Image: CC/GFDL. ST segment elevation in Leads II, III and aVF for an inferior acute myocardial infarction
Primer: Over the past decade we have seen decreases in mortality from ST-segment elevation myocardial infarction (STEMI). This has largely been attributed to increased access to and better use of cardiac reperfusion therapy, specifically percutaneous coronary intervention (PCI). Nevertheless, STEMI still causes significant morbidity and mortality, and the goal of this study was to examine potential determinants of improved survival in patients who suffer STEMIs, besides being treated with reperfusion therapy.

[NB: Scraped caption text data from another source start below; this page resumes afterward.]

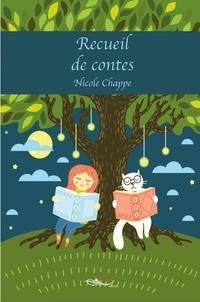 Nicole Chappe - Recueil de contes.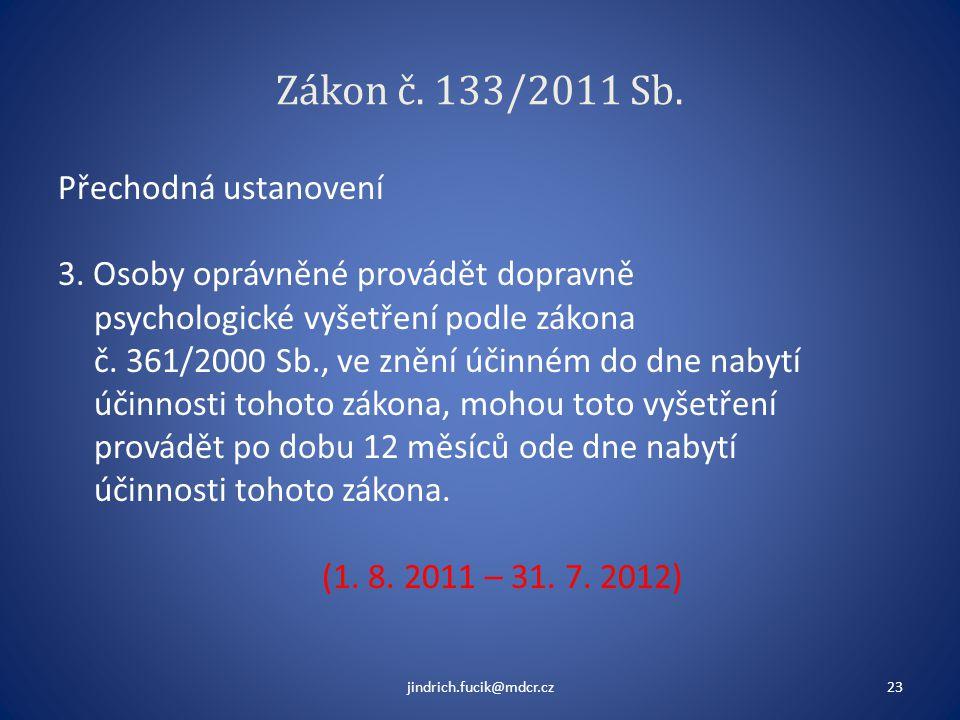 Zákon č. 133/2011 Sb. Přechodná ustanovení 3. Osoby oprávněné provádět dopravně psychologické vyšetření podle zákona č. 361/2000 Sb., ve znění účinném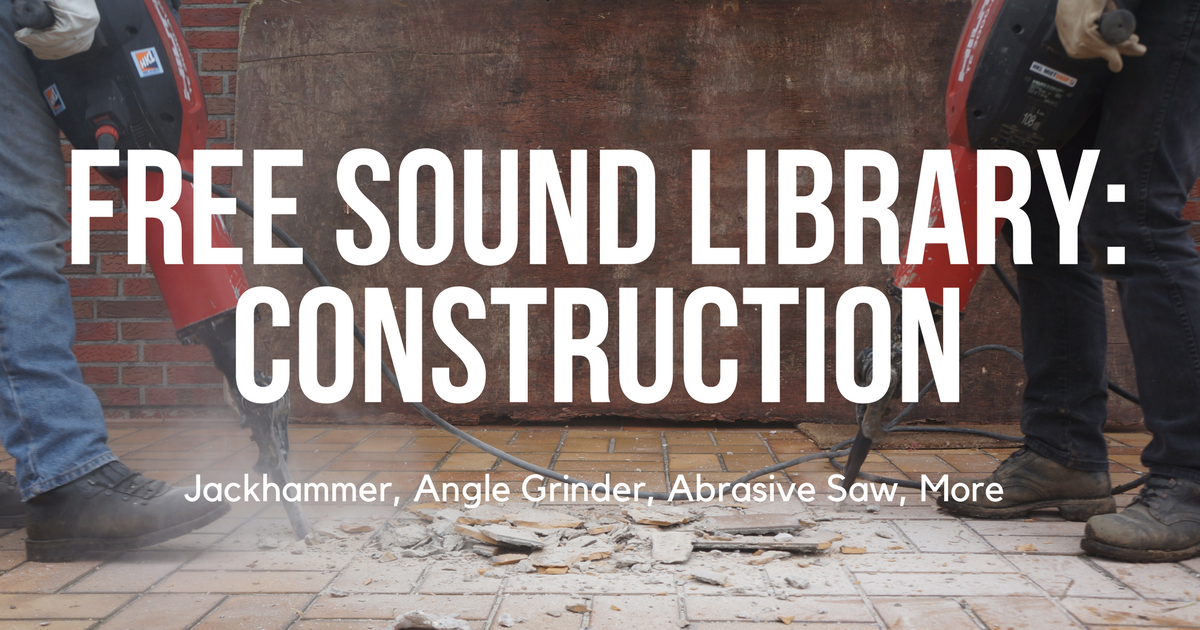 New Free Sound FX Library: Construction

This [retrospective] study: Data were collected from four nationwide French cross-sectional registries, which were conducted 5 years apart from 1995 to 2010. Each registry involved data collection for a specified one-month period where consecutive patients who suffered STEMI or non-STEMI and were admitted to coronary care units (CCUs) or intensive care units (ICUs) were followed. In this analysis, however, only patients with persistent ST-segment elevation or new Q waves were assessed and the outcome was mortality at 30 days after the event.
30-day mortality dropped with each subsequent registry, from 11.3% (95% CI 9.5-13.2) in 1995 to 4.4% (95% CI 3.5-5.4) in 2010. Compared to 1995, patients suffering STEMIs in 2010 tended to be younger, were more often male, had higher body mass index (BMI), and were more likely to be treated at a university hospital or private clinic rather than a community/army hospital. Moreover, patients in 2010 were more likely to have certain cardiovascular risk factors (i.e., current smoking, obesity) and less likely to have histories of cardiovascular disease (i.e., MI, stroke or transient ischemic attack, heart failure, peripheral artery disease) compared to patients in 1995.
In sum: The findings regarding the progressive decreases in early mortality secondary to STEMI are quite consistent with findings in North America and other parts of Europe, and this is thought to be largely due to greater and better use of PCI. This study, however, did identify several other factors that may account for this reduction in 30-day mortality, including younger age and lesser likelihood of having a history of cardiovascular disease. Like any observational study, there are notable limitations to this analysis, including changes in registry catchment areas over time, limiting data collection to October/November in each year, and only enrolling patients who were admitted to CCUs and ICUs (i.e., patients who may have died prior to hospitalization or admission were not included).